La semence qui pousse d'elle-même : Marc 4, 26-34
Autres lectures : Ézéchiel 17, 22-24; Psaume 91(92); 2 Corinthiens 5, 6-10

« Automatiquement », ainsi pourrait être traduit le mot grec automatè que toutes les Bibles de langue française rendent par un prosaïque « d’elle-même » : D’elle-même, la terre produit du fruit (Mc 4, 28). Il est vrai que la formulation « automatiquement, la terre produit du fruit » manque d’élégance, elle n’est pas très « classe » ! Ça ne fait pas sérieux ! Mais quand on découvre, non sans étonnement, que l’expression n’apparaît nulle part ailleurs dans les quatre évangiles, et une seule autre fois dans tout le Nouveau Testament, on se dit qu’il vaut peut-être la peine qu’on s’y arrête.

     Des deux paraboles que contient le texte évangélique de ce dimanche, seule la première est propre à Marc (vv. 26-29).

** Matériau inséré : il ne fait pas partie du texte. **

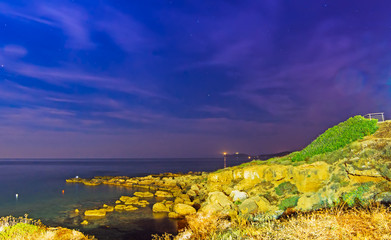 rocky shore by night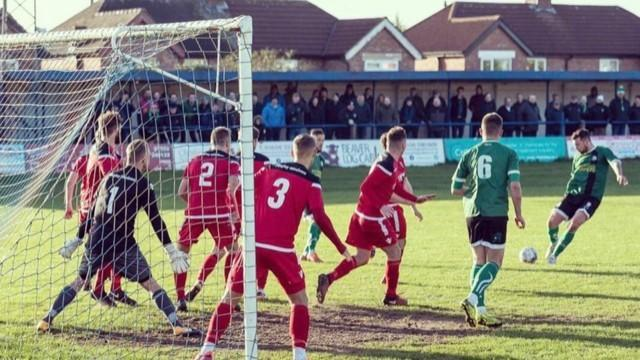Kyle Riley takes a free kick for 1874 Northwich. Picture: Ian Dutton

La deuxième (vv. 30-32) proviendrait d’un document préévangélique appelé source Q (de l’allemand Quelle) et se trouve aussi chez Matthieu et Luc. 1 C’est là au cœur de cette première parabole, qu’on trouve l’expression automatè que Marc est le seul évangéliste à utiliser. Placé en plein centre du texte original grec, automatè apparaît comme le mot-clé autour duquel pivote toute cette petite parabole. Regardons-la de près.

L’ignorance du semeur

     La parabole parle d’un homme qui, après avoir jeté la semence sur la terre, dort la nuit et se lève le jour : Et qu’il dorme et qu’il soit éveillé, nuit et jour (4, 27). Alors que l’homme retourne à la routine habituelle de ses activités journalières, la semence germe et grandit (4, 27). Comment ? L’évangéliste ajoute aussitôt : Il ne sait pas, lui (4, 27). Quand on y regarde de près, on se rend compte que l’activité de la semence qui « germe et grandit » est encadrée d’une part par l’inactivité du semeur qui dort la nuit et s’éveille le jour et d’autre part par son constat d’ignorance. La seule activité de l’homme aura été de jeter la semence. Le reste ne lui appartient pas. Ça le dépasse totalement. Le texte original grec est sans ambiguïté sur l’ignorance du semeur : Comment ? Il ne le sait pas, lui (4, 27). Suite à un tel constat d’ignorance, l’évangéliste aurait été mal venu de sauter immédiatement à l’étape de la moisson, escamotant ainsi la condition de l’homme. À quoi aurait pu servir une parabole rappelant qu’après avoir semé un jour il faut moissonner plus tard ?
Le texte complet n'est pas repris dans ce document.